Book Review: Moral Minority - Our Skeptical Founding Fathers by Brooke Allen

Moral Minority: Our Skeptical Founding Fathers is a book that will probably set off both the Christian fundamentalists and the fundamentalist left as it seeks to tell the story of what the founding fathers of the United States truly believed theistically - or whether they believed in God at all. What is even better is the author uses these men's own words to explain their beliefs.

For those of you that are not from the U.S., let me explain the odd problem that the founding fathers present. You see, there are two groups that seem to want to adopt them - both actually rather wrong in their presumptions. One faction is the Christian fundies/evangelicals who continually try to convince us that the founding fathers were Christians bent on founding the U.S. as a Christian country. On the other hand, you have radical fundamentalist secularist/atheists who try to portray them as avid athiests who would have said so but didn't, as they were in fear of persecution.

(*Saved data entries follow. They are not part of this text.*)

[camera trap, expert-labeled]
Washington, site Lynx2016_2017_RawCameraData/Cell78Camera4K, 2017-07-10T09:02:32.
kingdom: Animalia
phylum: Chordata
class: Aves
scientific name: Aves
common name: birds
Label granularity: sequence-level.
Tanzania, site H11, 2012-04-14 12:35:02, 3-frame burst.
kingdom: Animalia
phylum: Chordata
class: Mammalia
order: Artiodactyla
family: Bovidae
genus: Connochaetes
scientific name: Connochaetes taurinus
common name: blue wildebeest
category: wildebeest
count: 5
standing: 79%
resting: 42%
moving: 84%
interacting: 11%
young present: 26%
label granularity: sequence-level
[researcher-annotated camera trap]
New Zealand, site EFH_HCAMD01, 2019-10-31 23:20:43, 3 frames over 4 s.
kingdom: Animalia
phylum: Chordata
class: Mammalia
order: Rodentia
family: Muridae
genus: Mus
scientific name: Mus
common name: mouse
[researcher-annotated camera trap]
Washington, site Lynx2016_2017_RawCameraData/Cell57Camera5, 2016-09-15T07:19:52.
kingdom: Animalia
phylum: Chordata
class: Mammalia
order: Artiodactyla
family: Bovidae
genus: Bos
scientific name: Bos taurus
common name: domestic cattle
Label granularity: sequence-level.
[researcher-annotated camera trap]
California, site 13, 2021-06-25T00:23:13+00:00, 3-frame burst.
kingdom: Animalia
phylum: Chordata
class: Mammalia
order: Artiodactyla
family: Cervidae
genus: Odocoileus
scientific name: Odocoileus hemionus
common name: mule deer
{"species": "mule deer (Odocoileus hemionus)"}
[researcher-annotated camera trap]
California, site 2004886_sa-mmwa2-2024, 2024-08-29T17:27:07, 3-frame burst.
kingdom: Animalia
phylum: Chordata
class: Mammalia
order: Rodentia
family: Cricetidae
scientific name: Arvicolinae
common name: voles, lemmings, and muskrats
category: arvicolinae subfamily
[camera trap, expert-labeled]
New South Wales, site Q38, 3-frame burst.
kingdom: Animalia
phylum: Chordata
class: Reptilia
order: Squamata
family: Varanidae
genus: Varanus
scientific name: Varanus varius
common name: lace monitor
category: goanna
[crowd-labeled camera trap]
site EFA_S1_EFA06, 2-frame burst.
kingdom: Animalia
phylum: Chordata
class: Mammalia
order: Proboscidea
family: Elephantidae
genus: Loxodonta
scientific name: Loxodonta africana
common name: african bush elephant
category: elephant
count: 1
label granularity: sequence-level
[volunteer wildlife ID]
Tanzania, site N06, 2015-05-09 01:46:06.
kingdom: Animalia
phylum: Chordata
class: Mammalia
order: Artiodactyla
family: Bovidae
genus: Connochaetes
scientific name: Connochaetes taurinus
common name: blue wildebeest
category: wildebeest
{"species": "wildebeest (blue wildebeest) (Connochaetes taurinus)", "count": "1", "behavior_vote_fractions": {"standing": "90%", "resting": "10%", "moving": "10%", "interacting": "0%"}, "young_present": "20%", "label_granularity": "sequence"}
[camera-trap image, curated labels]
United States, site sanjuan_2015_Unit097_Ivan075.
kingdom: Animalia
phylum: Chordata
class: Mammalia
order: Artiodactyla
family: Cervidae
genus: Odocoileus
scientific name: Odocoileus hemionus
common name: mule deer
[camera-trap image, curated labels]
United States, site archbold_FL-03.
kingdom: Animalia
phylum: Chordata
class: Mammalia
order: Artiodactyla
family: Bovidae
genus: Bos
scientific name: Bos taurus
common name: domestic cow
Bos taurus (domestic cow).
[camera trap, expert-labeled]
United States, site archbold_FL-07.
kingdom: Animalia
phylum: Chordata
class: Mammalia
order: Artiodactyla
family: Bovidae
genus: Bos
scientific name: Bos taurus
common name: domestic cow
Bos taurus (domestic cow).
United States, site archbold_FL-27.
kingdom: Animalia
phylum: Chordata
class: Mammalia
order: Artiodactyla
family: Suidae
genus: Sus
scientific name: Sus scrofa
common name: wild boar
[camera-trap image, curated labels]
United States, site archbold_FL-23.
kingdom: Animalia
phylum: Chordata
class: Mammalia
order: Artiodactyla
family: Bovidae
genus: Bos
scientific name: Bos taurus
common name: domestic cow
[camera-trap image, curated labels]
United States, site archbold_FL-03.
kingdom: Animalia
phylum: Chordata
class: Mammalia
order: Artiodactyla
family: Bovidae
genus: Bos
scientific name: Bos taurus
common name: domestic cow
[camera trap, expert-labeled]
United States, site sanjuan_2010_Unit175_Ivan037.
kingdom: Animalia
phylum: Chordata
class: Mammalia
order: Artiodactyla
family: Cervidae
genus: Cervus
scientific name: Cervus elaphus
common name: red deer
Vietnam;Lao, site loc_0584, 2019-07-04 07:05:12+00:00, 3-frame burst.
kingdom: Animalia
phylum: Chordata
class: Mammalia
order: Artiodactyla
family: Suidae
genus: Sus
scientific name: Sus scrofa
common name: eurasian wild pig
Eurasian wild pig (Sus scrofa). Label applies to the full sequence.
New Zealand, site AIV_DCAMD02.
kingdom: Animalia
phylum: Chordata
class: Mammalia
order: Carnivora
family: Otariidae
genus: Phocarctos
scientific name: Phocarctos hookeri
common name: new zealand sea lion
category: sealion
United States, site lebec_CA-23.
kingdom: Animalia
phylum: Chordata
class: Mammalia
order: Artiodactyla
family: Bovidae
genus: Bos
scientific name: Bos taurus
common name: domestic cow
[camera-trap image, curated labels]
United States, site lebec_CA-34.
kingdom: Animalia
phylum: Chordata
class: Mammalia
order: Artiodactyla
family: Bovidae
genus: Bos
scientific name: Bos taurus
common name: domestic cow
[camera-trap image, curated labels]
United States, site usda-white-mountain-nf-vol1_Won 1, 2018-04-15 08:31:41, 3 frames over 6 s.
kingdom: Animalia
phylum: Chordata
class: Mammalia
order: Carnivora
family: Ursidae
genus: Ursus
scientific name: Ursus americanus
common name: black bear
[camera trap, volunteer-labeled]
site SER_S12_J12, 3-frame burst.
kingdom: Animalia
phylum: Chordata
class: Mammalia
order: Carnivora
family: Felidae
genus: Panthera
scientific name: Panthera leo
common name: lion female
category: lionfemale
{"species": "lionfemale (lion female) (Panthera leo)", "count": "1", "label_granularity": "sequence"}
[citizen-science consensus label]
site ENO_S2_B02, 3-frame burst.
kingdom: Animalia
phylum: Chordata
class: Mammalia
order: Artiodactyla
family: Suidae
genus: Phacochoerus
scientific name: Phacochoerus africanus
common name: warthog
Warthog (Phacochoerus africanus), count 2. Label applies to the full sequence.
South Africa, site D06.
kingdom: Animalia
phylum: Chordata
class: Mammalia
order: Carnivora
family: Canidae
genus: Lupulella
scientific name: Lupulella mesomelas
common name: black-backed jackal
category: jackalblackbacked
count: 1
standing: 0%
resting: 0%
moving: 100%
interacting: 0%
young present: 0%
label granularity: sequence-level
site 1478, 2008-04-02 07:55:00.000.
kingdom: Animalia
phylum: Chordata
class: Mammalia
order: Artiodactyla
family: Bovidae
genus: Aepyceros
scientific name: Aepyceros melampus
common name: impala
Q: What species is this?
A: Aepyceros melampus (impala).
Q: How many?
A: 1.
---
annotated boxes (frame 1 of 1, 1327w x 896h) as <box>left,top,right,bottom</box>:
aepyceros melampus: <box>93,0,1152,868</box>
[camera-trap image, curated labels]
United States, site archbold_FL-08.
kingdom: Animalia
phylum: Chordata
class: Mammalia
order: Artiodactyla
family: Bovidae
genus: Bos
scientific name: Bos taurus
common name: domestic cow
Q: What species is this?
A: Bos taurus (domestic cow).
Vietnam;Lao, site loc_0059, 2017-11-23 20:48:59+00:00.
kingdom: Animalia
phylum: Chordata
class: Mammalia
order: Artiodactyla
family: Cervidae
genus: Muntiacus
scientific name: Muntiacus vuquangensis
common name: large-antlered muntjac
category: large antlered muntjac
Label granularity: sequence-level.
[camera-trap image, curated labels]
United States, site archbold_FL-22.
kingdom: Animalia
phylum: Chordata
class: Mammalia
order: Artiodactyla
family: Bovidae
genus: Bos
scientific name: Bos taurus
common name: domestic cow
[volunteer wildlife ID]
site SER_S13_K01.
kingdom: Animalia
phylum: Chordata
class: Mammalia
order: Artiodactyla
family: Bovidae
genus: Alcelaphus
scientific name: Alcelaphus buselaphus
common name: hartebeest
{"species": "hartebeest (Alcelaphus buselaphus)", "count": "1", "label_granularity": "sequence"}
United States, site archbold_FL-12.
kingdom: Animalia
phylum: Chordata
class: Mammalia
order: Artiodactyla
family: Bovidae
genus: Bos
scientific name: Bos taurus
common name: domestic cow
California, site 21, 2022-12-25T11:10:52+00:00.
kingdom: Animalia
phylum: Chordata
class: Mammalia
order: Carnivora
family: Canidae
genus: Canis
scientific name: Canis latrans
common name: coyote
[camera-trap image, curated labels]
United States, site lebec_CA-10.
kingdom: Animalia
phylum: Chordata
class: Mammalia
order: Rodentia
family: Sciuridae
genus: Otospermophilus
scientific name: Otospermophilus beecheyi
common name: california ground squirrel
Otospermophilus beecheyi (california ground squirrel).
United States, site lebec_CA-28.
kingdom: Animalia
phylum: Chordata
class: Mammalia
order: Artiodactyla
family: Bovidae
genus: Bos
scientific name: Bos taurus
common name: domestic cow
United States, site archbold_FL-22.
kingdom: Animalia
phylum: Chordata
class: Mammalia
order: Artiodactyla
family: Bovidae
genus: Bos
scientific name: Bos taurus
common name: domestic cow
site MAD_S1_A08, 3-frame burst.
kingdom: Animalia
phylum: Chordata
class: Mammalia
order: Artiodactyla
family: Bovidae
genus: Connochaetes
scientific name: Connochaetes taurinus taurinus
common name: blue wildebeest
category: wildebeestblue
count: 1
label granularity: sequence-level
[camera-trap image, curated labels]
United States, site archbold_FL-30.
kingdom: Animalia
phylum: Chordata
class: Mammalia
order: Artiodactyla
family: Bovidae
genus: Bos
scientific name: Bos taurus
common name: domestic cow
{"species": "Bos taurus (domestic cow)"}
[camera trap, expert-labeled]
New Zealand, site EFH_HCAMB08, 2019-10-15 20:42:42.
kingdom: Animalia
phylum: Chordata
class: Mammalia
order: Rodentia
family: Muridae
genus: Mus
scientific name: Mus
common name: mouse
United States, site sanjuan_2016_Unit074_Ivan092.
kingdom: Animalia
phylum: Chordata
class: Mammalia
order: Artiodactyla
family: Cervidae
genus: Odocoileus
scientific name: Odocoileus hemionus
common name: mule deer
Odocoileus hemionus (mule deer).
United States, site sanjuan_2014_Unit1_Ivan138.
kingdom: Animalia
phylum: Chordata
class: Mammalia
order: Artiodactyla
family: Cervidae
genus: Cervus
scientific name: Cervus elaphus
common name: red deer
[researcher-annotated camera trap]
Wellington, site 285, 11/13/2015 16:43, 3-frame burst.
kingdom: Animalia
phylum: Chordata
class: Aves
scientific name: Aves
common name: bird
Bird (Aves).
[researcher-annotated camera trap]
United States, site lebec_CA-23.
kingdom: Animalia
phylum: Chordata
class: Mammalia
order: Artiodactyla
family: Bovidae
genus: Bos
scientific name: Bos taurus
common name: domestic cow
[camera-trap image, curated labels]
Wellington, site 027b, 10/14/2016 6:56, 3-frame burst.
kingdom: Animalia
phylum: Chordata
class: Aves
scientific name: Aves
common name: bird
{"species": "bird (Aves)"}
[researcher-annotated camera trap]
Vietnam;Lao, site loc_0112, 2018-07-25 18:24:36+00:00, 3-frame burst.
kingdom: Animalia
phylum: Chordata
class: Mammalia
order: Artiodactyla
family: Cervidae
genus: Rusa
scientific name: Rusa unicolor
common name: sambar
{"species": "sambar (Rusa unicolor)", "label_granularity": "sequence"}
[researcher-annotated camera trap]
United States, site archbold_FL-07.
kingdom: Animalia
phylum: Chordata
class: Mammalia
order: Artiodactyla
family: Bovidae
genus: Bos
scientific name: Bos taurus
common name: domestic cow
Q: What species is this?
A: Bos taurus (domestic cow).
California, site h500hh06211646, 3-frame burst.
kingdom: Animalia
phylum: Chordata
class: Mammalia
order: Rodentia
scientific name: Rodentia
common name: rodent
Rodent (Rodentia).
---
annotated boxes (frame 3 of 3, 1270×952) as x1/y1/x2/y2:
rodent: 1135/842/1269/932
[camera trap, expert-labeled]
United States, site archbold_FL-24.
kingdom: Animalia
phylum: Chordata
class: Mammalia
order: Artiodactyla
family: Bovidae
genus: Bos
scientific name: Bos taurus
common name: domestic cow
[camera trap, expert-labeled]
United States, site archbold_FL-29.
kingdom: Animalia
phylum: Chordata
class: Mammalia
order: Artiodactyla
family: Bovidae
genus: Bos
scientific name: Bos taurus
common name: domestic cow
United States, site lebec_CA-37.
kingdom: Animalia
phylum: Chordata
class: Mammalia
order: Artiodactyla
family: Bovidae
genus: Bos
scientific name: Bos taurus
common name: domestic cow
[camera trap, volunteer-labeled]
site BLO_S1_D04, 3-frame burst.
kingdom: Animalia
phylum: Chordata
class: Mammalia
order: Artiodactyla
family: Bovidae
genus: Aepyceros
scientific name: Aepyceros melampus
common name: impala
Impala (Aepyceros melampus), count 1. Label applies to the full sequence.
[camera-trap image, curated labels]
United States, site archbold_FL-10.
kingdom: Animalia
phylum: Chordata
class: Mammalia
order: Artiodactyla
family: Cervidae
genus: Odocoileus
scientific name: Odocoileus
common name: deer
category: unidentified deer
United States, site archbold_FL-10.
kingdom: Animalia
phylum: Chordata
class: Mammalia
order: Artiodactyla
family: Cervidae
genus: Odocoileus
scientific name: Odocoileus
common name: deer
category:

Reading Moral Minority will convince you that neither of the two extremes is even close to getting it right. Author Brooke Allen only concentrates on six of the group known as the founding fathers: Benjamin Franklin, George Washington, John Adams, Thomas Jefferson, James Madison, and Alexander Hamilton, presumably because they, of all the founding fathers, produced the most amount of writing from which to judge them. Barring reading the complete works of all these men it, sufficient knowledge can be gained from Allen's overview of what the men believed and why.

My only small gripe with the book is the preface which comes off a bit inaccurate when taken in context with the rest of the book. The tone of the preface is a bit too politically correct and anti-Christian - it ought to be taking into account what is contained therein. One almost wishes the final chapter, which pertains to the background of the time, was at the beginning of the book to give a refresher course for those who either fell asleep in history class or who are not as grounded in 18th century history as they might want to be.

Overall, this is an excellent book about the beliefs of the six founders and well worth a read. I shall refer to it often when someone spouts off about these men claiming them to be something they were not. Highly recommended.